Serbie / Union européenne : nouvelle étape dans les négociations d’adhésion

Après deux années de statu quo, la Serbie a enfin ouvert un nouveau cluster dans le cadre de ses négociations d’adhésion à l’Union européenne. C’est un signal politique fort et encourageant pour les autorités et les citoyens. Mais cette avancée est-elle réellement justifiée ?


Serbie. Forteresse de Kalemegdan (© Jelena Jokic)La chute du régime de Slobodan Milošević en 2000 a permis à la République Fédérative de Yougoslavie (RFY, devenue Serbie en 2006) de mettre fin à un régime autoritaire et populiste, qui l’avait cloisonnée dans une décennie de sanctions internationales et de profonde récession économique. Le projet d’adhésion à l’Union européenne (UE) a alors été perçu par la population serbe comme un nouveau chapitre, qui permettrait au pays de retrouver la paix et la stabilité économique tant convoitées depuis 1991. Pour comprendre la complexité du processus d’adhésion de la Serbie, il faut avant tout tenter de comprendre les tergiversations européennes à l’égard de cette candidature ainsi que les conditions posées par l’UE.

Sur la corde raide

Tout pays candidat à l’adhésion européenne doit respecter les critères de Copenhague, formalisés dans l’acquis communautaire. La spécificité du cas serbe réside dans les séquelles de la guerre yougoslave, lors de laquelle, des crimes de guerre et des crimes contre l’humanité ont été commis, conditionnant la relation UE/Serbie à une coopération soutenue de cette dernière avec le Tribunal pénal international pour l’ex-Yougoslavie (TPIY). En effet, des critères spécifiques ont été mis en place, notamment « le respect des accords de paix, le retour et l’intégration des réfugiés ; la pleine coopération avec le TPIY, le développement des relations de bon voisinage et de la coopération régionale en Europe du Sud-Est et la normalisation des relations entre Belgrade et Pristina pour la Serbie et le Kosovo » (S. Gajić, 2020, p. 26). Il est donc clair qu’outre les critères évoqués précédemment, une approche particulière a été adoptée vis-à-vis de la Serbie.

**DONNÉES EXTRAITES**:
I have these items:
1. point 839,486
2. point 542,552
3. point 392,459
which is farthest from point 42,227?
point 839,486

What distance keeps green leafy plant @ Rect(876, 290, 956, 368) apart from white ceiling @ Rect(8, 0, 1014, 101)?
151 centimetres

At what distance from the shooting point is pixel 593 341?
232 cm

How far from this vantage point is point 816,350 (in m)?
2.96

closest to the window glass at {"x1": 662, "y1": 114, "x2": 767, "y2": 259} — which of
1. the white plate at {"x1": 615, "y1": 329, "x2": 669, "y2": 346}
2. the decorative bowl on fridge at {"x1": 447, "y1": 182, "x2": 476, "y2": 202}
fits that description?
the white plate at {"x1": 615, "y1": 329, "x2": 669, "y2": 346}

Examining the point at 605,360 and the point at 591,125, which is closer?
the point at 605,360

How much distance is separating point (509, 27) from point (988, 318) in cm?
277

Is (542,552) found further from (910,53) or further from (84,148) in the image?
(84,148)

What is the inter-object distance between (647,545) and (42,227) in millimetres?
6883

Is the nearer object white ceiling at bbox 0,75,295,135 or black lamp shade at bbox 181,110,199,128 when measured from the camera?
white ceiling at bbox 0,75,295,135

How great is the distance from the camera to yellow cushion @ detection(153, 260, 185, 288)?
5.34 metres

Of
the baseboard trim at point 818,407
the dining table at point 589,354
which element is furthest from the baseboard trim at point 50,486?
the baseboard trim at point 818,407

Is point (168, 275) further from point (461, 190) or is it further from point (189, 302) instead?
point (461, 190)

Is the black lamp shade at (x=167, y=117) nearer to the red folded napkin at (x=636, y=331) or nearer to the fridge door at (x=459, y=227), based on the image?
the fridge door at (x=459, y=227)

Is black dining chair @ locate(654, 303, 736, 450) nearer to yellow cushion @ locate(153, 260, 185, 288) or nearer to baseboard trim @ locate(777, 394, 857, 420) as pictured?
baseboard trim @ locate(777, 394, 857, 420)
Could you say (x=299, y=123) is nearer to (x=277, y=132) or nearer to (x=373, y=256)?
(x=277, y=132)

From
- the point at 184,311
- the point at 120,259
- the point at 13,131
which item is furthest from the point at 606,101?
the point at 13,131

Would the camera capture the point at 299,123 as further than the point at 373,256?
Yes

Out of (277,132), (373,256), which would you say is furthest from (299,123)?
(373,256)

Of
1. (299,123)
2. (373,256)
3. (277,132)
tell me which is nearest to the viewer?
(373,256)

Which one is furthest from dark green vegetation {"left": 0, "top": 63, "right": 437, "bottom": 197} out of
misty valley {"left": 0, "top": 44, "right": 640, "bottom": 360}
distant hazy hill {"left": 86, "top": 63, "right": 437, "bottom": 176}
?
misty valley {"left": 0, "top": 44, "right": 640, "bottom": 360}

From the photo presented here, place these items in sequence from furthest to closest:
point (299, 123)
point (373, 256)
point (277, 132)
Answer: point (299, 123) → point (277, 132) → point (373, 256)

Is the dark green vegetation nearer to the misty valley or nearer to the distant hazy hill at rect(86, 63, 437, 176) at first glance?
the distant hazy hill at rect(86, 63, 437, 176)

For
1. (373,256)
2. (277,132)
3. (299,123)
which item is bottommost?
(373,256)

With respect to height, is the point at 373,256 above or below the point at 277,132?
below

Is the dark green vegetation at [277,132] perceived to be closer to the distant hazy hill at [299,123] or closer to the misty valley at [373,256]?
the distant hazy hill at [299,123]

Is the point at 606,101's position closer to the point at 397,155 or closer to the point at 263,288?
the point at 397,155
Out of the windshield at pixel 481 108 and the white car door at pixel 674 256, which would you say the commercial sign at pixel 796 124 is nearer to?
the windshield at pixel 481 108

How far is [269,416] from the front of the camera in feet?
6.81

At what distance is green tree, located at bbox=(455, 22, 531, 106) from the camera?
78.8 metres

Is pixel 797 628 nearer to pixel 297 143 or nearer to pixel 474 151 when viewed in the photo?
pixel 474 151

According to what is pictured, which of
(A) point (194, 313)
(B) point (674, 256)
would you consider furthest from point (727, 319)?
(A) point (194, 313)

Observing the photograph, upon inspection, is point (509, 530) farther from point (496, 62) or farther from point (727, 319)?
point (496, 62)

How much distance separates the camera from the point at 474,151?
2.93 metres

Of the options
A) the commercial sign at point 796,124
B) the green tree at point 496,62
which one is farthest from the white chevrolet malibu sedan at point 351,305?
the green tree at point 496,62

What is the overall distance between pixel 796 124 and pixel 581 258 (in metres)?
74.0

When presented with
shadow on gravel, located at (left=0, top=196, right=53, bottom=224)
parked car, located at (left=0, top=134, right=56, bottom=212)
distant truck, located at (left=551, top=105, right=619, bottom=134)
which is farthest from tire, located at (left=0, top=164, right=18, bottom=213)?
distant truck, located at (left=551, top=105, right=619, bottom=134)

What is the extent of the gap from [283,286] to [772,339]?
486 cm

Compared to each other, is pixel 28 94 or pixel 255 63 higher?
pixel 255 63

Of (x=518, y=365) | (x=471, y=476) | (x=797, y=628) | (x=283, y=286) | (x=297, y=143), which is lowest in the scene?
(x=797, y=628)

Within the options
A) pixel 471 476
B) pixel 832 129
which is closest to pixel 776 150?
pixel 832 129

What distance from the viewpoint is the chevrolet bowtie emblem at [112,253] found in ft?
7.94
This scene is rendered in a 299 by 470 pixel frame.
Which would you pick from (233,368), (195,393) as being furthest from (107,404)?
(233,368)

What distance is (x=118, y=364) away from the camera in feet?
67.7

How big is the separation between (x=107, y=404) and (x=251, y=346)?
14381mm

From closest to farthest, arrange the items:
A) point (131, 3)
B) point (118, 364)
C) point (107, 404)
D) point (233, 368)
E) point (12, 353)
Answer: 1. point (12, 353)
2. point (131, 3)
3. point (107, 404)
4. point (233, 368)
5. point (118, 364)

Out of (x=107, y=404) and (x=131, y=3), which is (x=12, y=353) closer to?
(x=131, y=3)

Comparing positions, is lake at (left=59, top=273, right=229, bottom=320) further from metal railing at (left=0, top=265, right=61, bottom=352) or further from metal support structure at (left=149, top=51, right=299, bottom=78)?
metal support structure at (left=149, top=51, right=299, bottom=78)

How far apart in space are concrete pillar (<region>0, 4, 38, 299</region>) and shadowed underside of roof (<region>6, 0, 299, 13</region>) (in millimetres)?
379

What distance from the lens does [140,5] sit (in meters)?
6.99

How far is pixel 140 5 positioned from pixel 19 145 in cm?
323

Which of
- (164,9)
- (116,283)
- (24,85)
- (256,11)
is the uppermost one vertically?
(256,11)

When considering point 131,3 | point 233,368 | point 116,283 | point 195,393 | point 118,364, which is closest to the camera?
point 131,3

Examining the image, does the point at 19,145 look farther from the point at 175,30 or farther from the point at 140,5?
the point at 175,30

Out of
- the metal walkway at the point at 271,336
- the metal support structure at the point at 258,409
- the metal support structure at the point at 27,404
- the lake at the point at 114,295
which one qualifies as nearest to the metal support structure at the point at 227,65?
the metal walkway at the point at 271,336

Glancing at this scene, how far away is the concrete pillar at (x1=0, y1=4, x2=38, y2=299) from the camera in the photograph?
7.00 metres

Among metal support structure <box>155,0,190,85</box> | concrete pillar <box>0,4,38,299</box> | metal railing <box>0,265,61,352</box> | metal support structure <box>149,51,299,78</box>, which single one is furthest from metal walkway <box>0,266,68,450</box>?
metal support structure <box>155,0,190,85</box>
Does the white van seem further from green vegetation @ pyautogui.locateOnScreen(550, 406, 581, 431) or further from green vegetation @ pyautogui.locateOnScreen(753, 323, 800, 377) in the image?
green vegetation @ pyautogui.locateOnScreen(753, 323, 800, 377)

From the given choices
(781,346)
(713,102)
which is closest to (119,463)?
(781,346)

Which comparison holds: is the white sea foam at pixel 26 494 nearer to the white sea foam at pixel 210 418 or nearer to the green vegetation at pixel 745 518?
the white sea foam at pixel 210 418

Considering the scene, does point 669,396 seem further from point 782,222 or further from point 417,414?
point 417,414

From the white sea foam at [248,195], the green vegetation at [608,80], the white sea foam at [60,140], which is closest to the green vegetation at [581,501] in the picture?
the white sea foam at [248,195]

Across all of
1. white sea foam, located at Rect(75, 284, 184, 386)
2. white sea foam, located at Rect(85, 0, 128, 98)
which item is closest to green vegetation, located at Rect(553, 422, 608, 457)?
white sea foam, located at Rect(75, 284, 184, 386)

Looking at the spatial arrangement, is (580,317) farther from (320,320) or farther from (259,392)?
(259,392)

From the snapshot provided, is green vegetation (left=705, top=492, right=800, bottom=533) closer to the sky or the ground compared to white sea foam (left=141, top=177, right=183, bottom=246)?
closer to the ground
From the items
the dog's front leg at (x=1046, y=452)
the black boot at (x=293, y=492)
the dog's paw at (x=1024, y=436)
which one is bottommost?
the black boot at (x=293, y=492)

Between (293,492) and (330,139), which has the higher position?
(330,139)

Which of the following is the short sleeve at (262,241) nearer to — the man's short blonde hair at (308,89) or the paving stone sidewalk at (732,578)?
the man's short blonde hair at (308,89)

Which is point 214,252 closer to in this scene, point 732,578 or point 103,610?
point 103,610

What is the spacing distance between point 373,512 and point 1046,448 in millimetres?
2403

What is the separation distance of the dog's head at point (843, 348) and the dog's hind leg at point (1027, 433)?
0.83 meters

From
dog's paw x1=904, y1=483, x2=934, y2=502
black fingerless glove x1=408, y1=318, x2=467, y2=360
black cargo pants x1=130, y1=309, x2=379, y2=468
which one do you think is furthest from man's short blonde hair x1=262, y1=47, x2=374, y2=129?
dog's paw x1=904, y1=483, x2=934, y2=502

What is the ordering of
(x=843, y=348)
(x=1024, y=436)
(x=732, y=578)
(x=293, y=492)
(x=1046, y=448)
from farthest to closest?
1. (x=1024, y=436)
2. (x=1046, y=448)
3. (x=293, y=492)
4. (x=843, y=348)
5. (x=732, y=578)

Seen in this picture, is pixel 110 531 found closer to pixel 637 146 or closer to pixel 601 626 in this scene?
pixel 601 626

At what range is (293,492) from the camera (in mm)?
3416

**CONSIGNE DONNÉE 1**: Énumérez les critères spécifiques imposés à la Serbie que cite l'extrait sur la Serbie et l'Union européenne dans le passage entre guillemets attribué à S. Gajić.
**CONSIGNE DONNÉE 2**: D'après l'extrait sur la Serbie et l'Union européenne, en quelle année la République Fédérative de Yougoslavie est-elle devenue la Serbie ?

**RÉSULTAT ATTENDU 1**:
- le respect des accords de paix
- le retour et l'intégration des réfugiés
- la pleine coopération avec le TPIY
- le développement des relations de bon voisinage et de la coopération régionale en Europe du Sud-Est
- la normalisation des relations entre Belgrade et Pristina pour la Serbie et le Kosovo

**RÉSULTAT ATTENDU 2**: En 2006.